Władze Tajlandii chcą wywoływać deszcz, by pokonać smog. Manipulowanie pogodą budzi jednak spore kontrowersje z naukowego punktu widzenia. Czy cel zostanie osiągnięty?
Stolica Tajlandii – Bangkok – jak wiele innych dużych miast świata ma poważny problem z zanieczyszczeniem powietrza. W ostatnim czasie poziom szkodliwych cząstek przekraczał kilkakrotnie normy wyznaczone przez Światową Organizację Zdrowia.
Rząd planuje zastosować metodę walki ze smogiem tyleż spektakularną, co wątpliwą jeśli chodzi o skuteczność – sztuczne wywoływanie deszczu. Cel ten ma zostać osiągnięty poprzez rozpylenie w chmurach związków chemicznych przyspieszających opady.
Władze nie zamierzają jednak poprzestać na manipulowaniu pogodą. Starają się także ograniczyć wypalanie ziemi pod uprawy i zmniejszyć liczbę samochodów z napędem diesla, które są najbardziej szkodliwymi dla środowiska środkami transportu.
Niemniej już samo wspomnienie o rozwiązaniu pogodowym wywołało negatywne komentarze.

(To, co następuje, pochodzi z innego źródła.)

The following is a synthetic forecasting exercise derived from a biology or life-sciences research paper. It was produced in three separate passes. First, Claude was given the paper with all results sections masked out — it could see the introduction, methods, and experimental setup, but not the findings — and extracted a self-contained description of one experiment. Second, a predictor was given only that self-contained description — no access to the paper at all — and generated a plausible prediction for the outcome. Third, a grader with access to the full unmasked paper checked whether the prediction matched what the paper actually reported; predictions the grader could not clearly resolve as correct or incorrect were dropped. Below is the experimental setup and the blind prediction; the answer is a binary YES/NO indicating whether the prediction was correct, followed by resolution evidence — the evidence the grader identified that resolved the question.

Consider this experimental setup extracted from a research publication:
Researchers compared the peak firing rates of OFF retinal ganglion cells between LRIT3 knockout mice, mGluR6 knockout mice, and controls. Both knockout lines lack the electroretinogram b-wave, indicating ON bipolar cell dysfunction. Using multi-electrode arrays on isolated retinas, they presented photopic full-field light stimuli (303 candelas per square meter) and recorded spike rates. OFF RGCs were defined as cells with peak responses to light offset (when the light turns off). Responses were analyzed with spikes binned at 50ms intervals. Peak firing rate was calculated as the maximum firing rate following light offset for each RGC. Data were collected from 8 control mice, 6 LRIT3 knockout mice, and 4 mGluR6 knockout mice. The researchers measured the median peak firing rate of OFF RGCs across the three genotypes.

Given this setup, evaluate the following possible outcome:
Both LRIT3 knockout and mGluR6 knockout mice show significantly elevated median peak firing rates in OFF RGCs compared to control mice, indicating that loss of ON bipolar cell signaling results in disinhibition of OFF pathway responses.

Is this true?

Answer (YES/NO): NO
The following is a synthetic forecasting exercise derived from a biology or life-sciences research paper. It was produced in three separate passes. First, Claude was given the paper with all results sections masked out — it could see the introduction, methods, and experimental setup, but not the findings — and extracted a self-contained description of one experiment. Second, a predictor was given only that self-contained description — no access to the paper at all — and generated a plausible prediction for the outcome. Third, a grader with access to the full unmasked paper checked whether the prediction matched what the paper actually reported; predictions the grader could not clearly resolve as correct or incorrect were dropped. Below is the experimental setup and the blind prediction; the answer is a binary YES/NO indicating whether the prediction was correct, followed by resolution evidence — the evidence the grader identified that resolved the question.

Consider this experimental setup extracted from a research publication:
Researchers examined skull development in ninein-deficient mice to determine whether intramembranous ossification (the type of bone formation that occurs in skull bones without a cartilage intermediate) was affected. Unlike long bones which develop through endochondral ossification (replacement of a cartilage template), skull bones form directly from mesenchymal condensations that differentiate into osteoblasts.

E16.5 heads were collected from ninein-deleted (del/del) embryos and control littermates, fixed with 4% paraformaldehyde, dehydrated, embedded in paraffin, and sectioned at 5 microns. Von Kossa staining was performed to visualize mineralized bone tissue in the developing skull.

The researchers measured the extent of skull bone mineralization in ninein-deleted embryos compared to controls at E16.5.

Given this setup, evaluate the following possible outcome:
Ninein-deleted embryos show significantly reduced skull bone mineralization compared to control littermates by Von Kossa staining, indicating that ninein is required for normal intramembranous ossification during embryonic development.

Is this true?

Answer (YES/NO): NO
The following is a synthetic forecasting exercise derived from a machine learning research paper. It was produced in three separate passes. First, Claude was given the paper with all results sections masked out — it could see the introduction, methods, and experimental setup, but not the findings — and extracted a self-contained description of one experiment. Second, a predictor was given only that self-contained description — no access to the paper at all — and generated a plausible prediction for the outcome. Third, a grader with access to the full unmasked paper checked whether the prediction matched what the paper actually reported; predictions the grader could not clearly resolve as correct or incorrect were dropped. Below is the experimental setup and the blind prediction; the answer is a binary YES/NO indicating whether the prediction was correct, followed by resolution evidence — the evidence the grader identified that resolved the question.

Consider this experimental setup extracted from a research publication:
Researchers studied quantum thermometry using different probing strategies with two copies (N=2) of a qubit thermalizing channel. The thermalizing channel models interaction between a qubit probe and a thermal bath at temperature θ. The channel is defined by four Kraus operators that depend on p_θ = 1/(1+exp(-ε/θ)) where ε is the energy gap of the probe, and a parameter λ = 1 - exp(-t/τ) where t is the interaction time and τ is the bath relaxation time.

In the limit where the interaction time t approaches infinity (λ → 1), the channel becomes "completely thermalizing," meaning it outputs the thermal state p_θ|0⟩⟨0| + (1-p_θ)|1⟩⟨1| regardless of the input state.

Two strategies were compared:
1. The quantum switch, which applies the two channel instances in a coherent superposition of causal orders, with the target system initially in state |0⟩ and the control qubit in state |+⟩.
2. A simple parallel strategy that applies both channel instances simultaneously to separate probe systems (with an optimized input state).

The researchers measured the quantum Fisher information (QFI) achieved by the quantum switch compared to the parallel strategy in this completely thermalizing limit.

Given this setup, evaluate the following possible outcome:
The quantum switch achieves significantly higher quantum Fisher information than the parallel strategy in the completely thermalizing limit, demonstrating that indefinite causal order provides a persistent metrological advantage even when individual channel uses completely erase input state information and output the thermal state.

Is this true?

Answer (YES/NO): NO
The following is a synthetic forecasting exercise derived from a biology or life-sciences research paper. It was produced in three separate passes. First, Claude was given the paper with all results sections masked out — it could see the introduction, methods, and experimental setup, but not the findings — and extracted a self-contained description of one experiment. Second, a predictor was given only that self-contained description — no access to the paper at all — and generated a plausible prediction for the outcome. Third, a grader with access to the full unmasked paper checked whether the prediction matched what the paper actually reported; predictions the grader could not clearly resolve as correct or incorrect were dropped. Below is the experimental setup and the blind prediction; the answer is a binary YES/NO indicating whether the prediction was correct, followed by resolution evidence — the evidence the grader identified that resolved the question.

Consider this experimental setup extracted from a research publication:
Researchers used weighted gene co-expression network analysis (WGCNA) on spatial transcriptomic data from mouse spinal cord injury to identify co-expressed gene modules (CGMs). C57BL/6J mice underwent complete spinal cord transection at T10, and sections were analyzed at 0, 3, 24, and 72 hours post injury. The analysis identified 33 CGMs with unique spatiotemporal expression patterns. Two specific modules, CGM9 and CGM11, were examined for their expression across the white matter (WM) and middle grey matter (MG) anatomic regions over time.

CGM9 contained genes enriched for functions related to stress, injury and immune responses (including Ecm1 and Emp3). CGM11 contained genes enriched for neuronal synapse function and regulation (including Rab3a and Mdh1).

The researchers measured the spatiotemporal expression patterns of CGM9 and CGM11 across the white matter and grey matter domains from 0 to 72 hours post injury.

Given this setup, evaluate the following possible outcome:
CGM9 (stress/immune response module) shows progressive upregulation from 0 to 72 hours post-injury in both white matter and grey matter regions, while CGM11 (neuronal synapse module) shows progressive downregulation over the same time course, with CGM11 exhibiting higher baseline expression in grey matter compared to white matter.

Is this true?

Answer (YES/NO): NO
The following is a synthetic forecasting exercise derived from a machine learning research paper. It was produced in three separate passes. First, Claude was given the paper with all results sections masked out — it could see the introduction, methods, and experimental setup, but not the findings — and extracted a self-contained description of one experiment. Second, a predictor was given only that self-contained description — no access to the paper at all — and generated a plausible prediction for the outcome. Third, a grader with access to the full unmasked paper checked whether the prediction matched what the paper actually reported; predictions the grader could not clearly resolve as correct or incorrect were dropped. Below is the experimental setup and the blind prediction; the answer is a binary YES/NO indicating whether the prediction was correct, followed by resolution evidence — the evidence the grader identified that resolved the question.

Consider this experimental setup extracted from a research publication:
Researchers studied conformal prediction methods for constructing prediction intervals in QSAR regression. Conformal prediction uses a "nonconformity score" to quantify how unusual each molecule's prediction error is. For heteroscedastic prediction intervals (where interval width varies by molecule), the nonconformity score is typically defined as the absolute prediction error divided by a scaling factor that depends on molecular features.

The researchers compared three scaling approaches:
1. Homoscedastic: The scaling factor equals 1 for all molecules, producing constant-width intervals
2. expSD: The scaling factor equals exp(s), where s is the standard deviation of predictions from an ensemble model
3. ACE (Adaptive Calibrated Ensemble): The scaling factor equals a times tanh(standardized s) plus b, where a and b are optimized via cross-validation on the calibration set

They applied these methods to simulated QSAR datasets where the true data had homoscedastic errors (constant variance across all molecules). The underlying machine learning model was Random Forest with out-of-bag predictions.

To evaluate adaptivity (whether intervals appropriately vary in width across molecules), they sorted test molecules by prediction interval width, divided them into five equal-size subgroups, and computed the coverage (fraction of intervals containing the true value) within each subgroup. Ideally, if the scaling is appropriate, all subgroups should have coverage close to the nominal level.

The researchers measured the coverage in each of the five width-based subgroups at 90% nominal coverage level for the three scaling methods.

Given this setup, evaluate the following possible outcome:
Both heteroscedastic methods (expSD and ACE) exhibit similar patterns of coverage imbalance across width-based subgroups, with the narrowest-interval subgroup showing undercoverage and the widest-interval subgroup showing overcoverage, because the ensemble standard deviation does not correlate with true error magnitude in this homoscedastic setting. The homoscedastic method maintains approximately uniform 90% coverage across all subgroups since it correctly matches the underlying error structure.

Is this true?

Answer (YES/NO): NO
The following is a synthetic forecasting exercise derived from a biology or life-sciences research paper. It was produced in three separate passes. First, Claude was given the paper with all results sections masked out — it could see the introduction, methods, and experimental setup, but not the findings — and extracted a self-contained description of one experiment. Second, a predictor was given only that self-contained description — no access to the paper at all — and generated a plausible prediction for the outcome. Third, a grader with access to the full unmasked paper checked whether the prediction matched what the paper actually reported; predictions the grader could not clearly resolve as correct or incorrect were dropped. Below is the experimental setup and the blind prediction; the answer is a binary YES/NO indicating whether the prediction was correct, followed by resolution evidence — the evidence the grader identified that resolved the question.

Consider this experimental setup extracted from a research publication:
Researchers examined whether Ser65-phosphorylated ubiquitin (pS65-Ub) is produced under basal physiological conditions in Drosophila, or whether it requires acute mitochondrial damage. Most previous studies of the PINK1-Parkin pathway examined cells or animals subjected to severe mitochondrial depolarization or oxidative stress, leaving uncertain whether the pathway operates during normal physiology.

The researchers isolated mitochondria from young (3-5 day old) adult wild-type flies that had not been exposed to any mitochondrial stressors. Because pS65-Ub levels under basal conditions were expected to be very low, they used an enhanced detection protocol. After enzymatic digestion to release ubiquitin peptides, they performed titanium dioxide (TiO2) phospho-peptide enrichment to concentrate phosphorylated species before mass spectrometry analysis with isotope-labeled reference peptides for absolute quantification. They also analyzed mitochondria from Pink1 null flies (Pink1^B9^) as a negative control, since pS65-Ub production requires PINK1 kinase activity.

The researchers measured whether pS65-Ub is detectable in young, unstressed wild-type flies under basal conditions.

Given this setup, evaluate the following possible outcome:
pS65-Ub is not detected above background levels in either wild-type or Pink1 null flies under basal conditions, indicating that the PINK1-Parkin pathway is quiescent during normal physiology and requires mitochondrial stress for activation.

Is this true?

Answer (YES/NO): NO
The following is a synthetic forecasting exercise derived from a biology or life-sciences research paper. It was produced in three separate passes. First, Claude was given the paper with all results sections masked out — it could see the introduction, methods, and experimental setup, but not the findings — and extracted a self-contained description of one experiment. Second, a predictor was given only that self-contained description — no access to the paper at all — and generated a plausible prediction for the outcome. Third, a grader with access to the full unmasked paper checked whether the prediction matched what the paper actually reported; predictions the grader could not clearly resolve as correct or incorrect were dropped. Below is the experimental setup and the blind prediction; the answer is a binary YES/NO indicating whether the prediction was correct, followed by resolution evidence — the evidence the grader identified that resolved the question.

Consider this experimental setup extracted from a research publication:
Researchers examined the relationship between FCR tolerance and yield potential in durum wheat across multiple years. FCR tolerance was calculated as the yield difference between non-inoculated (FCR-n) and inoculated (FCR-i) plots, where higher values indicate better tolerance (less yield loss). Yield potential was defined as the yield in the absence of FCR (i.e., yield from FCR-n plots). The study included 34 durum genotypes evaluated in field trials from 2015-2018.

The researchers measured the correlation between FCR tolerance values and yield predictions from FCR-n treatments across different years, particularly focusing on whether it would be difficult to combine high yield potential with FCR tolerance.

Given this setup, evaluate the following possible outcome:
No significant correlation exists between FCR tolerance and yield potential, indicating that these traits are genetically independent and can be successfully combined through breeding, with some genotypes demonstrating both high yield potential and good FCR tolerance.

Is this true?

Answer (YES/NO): NO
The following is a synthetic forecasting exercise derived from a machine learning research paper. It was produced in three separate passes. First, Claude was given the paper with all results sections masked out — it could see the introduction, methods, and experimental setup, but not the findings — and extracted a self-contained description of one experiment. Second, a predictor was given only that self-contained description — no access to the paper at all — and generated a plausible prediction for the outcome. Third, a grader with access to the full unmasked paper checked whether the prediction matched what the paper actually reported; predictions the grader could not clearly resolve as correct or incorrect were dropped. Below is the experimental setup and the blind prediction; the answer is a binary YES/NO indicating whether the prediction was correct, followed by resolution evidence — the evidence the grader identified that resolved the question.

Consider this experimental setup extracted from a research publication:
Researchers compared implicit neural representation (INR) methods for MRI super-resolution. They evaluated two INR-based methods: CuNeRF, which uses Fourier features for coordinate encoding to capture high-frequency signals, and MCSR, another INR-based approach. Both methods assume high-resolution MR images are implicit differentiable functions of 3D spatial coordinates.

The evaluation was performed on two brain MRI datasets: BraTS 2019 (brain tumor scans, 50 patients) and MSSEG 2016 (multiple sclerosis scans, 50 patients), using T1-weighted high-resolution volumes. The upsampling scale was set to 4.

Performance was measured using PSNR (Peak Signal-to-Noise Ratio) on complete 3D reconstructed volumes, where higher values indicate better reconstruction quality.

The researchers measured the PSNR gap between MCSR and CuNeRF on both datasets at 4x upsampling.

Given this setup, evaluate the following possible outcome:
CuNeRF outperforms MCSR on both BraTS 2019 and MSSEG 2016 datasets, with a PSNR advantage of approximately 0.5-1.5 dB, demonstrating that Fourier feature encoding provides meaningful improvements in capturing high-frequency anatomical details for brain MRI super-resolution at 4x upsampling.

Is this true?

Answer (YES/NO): NO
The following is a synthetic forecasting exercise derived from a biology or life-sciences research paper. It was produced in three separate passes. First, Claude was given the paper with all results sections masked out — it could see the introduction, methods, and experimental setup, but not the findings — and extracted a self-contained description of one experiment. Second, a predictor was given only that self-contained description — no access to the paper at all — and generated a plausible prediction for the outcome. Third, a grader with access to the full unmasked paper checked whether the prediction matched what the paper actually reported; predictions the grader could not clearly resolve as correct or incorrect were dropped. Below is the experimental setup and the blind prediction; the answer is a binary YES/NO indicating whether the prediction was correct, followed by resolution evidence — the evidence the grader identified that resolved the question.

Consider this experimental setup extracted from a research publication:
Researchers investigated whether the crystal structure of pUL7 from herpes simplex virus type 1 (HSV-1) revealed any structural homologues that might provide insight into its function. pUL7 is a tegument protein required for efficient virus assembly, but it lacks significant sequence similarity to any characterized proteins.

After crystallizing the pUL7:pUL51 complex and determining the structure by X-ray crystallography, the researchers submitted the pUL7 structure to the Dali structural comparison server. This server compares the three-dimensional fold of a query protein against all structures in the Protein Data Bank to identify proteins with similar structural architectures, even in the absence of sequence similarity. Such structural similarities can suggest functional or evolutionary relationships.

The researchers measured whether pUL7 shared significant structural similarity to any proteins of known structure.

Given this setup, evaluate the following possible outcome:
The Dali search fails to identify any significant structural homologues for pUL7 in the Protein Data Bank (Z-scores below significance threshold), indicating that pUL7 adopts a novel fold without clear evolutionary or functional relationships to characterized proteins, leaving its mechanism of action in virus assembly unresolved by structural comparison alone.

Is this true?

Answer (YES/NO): YES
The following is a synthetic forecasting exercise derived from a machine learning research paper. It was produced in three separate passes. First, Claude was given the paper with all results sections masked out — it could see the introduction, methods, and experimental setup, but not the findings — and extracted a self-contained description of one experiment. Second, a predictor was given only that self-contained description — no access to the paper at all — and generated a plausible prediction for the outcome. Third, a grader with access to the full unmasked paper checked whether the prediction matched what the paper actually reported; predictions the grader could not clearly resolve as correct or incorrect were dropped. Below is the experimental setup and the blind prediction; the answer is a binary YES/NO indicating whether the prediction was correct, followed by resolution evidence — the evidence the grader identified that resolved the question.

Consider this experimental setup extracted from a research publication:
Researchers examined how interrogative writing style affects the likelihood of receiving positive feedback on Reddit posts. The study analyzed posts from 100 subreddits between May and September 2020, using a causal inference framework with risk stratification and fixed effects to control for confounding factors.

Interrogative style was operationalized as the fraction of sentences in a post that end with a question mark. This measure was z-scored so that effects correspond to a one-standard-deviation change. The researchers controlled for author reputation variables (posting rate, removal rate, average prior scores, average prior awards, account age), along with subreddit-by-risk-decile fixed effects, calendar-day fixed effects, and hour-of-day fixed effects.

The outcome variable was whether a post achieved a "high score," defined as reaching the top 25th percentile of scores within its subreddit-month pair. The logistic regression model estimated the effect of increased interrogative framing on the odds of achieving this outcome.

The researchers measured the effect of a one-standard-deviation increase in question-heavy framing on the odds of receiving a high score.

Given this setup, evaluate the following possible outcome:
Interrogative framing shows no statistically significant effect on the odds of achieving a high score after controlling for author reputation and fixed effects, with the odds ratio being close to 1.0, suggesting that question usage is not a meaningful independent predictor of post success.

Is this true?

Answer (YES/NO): NO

Agencja AFP cytuje lokalną przedstawicielkę Greenpeace Tarę Buakamsri, która przekonuje, że doświadczenia innych krajów wskazują na nieskuteczność podobnych zabiegów.
Od energii z kosmosu do soli kuchennej
Manipulowanie pogodą przez stulecia było kwestią życzeniową, ale w XX wieku okazało się, że być może na gruncie naukowym jest to wykonalne. W połowie wieku kontrowersyjny naukowiec – lekarz i psychoanalityk – Wilhelm Reich twierdził, że skonstruował maszynę, którą nazwał „pogromcą chmur” (cloudbuster). Opierając się na swoich pseudonaukowych teoriach przekonywał, że urządzenie manipuluje kosmiczną energią, co – rzekomo – umożliwiało mu wywoływanie deszczu.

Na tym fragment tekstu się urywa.